@here How do you handle post-load deduplication in...
# troubleshooting
r
@here How do you handle post-load deduplication in target BigQuery using DBT?
d
@taylor I think you have some experience with this!
t
@raghav_nayak I’d recommend setting up a view model w/in dbt that dedupes based on either the primary key or some uploaded at field. We do this a bunch at GitLab. https://gitlab.com/gitlab-data/analytics/-/blob/master/transform/snowflake-dbt/mod[…]ab_dotcom_approval_merge_request_rule_sources_dedupe_source.sql this is for Snowflake but the same pattern would hold.
r
@taylor thank you for your quick response. Let me go through this.
@taylor I went your file. you have mentioned the below-given lines in the file.
Copy code
SELECT *
FROM {{ source('gitlab_dotcom', 'approval_merge_request_rule_sources') }}
Can you please tell me whether _gitlab_dotcom and approval_merge_request_rule_sources_ are referring to source database(in my case, Postgres) or destination(BigQuery)? when I run ‘meltano select tap-postgres --list --all’, I get public-<tablename>.XYZ. If the above code is referring to Postgres, then I believe my source would look like
Copy code
SELECT *
FROM {{ source('public', 'tablename') }}
In ELT, I believe the transformation happens on the target(BigQuery). Then I have to change the above source to
Copy code
SELECT *
FROM {{ source('bigquery_dataset_name', 'table_name') }}
Let me know whether my understanding is correct.
with BigQuery select statements, I am getting the below-given error while running the meltano elt with debug options
Copy code
dbt                   | Database Error in model nh (models/sources/nh.sql)
dbt                   |   SELECT without FROM clause cannot use aggregation at [8:27]

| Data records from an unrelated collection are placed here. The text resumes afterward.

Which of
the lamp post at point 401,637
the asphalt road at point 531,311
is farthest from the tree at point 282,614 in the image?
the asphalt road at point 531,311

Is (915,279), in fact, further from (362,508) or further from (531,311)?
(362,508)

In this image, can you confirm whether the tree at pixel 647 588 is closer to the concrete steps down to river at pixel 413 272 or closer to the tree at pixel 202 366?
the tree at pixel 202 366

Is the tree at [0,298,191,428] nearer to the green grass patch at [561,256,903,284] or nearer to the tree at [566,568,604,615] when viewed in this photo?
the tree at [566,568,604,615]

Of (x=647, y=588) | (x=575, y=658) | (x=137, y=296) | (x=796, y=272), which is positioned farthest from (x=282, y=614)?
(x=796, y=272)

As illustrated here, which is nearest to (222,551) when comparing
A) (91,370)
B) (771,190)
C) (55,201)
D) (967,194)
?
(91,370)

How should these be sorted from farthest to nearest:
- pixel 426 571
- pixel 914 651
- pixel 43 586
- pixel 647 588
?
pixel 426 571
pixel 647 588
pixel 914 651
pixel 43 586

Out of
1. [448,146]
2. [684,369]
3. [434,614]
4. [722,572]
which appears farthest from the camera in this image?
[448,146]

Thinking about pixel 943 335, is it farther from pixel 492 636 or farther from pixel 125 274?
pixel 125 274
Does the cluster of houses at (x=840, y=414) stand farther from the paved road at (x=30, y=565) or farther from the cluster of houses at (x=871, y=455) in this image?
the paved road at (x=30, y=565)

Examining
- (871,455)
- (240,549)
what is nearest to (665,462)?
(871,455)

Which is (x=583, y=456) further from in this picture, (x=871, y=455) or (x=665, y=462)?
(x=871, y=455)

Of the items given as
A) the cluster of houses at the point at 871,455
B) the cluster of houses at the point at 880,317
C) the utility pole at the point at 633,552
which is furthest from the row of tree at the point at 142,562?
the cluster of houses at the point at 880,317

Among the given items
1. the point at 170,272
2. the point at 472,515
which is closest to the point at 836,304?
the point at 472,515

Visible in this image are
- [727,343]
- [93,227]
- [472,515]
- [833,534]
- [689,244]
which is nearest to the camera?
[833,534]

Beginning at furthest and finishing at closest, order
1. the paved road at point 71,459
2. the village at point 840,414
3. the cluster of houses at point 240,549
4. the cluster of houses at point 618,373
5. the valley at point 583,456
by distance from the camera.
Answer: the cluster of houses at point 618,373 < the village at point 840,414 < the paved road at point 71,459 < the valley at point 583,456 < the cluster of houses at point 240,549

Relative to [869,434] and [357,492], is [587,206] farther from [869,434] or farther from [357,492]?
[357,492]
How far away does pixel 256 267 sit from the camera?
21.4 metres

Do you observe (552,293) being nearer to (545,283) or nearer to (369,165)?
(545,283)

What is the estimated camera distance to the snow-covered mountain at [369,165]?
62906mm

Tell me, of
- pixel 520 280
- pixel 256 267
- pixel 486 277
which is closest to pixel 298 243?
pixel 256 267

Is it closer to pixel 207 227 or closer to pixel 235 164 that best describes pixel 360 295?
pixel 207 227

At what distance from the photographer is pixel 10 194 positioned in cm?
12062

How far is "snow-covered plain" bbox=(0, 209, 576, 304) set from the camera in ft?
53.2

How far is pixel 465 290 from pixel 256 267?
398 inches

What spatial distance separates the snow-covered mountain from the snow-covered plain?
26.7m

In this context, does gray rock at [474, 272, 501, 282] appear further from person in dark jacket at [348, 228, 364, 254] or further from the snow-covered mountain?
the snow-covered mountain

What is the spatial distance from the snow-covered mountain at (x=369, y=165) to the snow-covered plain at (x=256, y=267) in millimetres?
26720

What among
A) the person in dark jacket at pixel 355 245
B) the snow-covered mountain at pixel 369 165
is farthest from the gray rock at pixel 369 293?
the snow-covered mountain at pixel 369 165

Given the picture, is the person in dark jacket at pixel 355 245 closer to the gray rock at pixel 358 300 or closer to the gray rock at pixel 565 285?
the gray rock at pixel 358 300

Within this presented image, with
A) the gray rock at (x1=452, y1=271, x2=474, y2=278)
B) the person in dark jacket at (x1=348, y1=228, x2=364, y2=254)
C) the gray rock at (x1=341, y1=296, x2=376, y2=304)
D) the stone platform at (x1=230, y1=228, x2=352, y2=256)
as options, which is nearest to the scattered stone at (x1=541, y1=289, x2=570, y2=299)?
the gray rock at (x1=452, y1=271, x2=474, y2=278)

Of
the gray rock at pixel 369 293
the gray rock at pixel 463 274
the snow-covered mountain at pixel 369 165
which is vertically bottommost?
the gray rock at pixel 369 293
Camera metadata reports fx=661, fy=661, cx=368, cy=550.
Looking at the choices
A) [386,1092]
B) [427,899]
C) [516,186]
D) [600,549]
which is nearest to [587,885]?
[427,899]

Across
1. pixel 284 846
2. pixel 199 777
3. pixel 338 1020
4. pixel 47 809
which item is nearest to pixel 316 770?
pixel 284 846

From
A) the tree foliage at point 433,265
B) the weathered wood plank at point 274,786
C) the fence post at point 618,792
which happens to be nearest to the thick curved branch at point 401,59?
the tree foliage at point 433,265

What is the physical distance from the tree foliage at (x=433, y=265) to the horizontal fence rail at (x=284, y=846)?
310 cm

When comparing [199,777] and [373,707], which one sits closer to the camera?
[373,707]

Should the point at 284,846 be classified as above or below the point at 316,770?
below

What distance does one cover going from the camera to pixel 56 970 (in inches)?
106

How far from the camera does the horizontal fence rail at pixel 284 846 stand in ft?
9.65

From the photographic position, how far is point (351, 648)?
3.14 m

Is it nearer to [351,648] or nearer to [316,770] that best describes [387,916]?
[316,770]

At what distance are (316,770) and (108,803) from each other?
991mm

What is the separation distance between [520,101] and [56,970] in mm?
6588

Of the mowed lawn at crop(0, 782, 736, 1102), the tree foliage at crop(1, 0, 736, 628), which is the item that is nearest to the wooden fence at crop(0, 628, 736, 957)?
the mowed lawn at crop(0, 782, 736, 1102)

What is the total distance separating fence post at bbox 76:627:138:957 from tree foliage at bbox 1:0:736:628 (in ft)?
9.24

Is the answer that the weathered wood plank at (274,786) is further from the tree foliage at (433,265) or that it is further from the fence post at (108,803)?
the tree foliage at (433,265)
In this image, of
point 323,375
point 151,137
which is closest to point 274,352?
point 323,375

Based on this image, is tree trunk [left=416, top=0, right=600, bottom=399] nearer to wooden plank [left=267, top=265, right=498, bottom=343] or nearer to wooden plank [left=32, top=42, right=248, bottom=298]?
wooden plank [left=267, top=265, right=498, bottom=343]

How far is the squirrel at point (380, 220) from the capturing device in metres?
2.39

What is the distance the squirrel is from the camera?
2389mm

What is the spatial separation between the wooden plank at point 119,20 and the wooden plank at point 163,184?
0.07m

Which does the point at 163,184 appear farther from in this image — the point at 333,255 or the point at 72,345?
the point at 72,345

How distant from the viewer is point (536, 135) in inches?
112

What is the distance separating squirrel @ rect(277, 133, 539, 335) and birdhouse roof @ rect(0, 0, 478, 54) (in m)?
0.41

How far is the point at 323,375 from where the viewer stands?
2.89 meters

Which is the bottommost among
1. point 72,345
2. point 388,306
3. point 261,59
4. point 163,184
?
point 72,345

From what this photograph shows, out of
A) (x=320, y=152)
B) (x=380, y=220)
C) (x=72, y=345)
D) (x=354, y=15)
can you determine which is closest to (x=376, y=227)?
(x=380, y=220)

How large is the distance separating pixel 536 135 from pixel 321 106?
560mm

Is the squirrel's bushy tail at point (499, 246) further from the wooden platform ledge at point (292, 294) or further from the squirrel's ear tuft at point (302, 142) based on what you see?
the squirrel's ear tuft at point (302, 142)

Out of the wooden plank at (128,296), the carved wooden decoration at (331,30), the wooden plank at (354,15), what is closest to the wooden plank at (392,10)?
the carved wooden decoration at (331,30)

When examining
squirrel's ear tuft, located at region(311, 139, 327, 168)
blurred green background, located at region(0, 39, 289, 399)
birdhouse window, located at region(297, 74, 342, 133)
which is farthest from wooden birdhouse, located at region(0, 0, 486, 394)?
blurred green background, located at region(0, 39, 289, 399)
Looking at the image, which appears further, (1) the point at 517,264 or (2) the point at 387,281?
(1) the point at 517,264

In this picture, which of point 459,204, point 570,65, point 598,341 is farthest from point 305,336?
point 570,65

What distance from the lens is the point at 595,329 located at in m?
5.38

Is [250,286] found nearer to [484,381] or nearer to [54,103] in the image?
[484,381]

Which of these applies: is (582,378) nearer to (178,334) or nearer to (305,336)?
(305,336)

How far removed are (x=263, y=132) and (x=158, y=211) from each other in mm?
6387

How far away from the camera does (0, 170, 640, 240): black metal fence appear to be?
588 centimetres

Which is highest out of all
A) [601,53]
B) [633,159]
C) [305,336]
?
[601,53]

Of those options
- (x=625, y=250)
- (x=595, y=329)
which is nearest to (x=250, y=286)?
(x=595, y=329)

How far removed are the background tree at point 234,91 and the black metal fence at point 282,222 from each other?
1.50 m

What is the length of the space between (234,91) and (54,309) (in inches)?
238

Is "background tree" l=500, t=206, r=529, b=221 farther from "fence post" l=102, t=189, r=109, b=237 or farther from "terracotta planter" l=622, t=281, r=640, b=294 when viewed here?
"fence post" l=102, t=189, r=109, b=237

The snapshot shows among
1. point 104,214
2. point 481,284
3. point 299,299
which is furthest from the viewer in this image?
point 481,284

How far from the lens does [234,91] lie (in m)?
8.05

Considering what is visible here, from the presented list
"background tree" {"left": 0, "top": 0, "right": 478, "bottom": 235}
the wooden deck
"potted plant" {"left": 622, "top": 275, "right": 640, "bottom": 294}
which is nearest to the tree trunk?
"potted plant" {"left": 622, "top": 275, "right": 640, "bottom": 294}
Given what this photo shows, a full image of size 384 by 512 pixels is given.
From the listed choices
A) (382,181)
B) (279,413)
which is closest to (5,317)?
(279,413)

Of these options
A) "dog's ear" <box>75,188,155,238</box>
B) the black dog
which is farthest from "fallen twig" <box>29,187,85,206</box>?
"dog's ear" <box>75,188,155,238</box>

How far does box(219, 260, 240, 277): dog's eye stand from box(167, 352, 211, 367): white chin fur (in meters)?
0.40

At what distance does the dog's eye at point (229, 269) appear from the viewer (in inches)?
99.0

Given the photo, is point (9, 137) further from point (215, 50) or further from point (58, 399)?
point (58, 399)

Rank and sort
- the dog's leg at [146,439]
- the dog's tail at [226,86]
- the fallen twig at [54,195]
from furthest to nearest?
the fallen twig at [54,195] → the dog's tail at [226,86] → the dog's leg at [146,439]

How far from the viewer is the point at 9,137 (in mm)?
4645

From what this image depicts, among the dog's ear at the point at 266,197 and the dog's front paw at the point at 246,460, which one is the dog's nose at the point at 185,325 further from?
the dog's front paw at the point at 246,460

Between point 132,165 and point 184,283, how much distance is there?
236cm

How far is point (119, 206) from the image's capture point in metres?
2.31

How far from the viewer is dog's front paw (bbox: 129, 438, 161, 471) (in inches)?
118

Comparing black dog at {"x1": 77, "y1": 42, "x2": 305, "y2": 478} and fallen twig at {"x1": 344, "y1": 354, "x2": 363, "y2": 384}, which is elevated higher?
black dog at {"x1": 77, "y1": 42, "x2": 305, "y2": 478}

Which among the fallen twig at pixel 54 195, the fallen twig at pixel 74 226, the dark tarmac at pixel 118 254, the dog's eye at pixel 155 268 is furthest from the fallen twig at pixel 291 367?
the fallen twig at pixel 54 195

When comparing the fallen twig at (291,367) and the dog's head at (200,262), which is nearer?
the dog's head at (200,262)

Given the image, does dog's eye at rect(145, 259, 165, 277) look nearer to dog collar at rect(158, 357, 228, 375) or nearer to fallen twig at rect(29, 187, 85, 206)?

dbt                   |   compiled SQL at ../.meltano/transformers/dbt/target/run/my_meltano_project/sources/nh.sql
dbt                   |
dbt                   | Done. PASS=0 WARN=0 ERROR=1 SKIP=0 TOTAL=1
meltano               | ERROR Transformation failed (1): Done. PASS=0 WARN=0 ERROR=1 SKIP=0 TOTAL=1
meltano               | DEBUG ELT could not be completed: `dbt run` failed
Traceback (most recent call last):
  File "/root/.venv/meltano/lib/python3.8/site-packages/meltano/cli/elt.py", line 242, in _run_elt
    await _run_transform(elt_context, output_logger)
  File "/root/.venv/meltano/lib/python3.8/site-packages/meltano/cli/elt.py", line 314, in _run_transform
    await dbt_runner.run(**kwargs, log=transformer_log_writer)
  File "/root/.venv/meltano/lib/python3.8/site-packages/meltano/core/runner/dbt.py", line 68, in run
    await self.invoke(dbt, log=log, command=cmd)
  File "/root/.venv/meltano/lib/python3.8/site-packages/meltano/core/runner/dbt.py", line 56, in invoke
    raise RunnerError(
meltano.core.runner.RunnerError: `dbt run` failed

The above exception was the direct cause of the following exception:

Traceback (most recent call last):
  File "/root/.venv/meltano/lib/python3.8/site-packages/meltano/cli/elt.py", line 225, in _redirect_output
    yield
  File "/root/.venv/meltano/lib/python3.8/site-packages/meltano/cli/elt.py", line 246, in _run_elt
    raise CliError(f"ELT could not be completed: {err}") from err
meltano.cli.utils.CliError: ELT could not be completed: `dbt run` failed
meltano               | ELT could not be completed: `dbt run` failed
This is the query i have
Copy code
select * from `<bigquery_dateset>.<table_name>`
WHERE _time_extracted >= (SELECT MAX(_time_extracted))
i tried with
<project>.<bigquery_dateset>.<table_name>
but same results
I am not sure whether I have to setup the dbt_profile.yml file in the transform directory.
i installed dbt but I have not changed anything in the profiles.yml file
t
source
in the SQL file is referring to a dbt source. So in this case it would be referring to a table in your destination, I’m guessing bigquery in your case.
Also, I think in your query you’d need a
FROM
statement in the subquery
r
@taylor In ELT, We load and then transform.. So, I believe we need to transform the BigQuery data in our case. Correct me if I am wrong.
Do you have any videos in your youtube channel for DBT integration?
in our case Postgres(Extract) -> BQ(load/target)
t
You’re right about doing the transformation in BigQuery 👍
I don’t know that we have any videos on the Meltano page for doing transformations. But everything in the /transform directory is a regular dbt project, so anything you can do with dbt you can do in there. You’d invoke dbt by doing
meltano invoke dbt <dbt_command>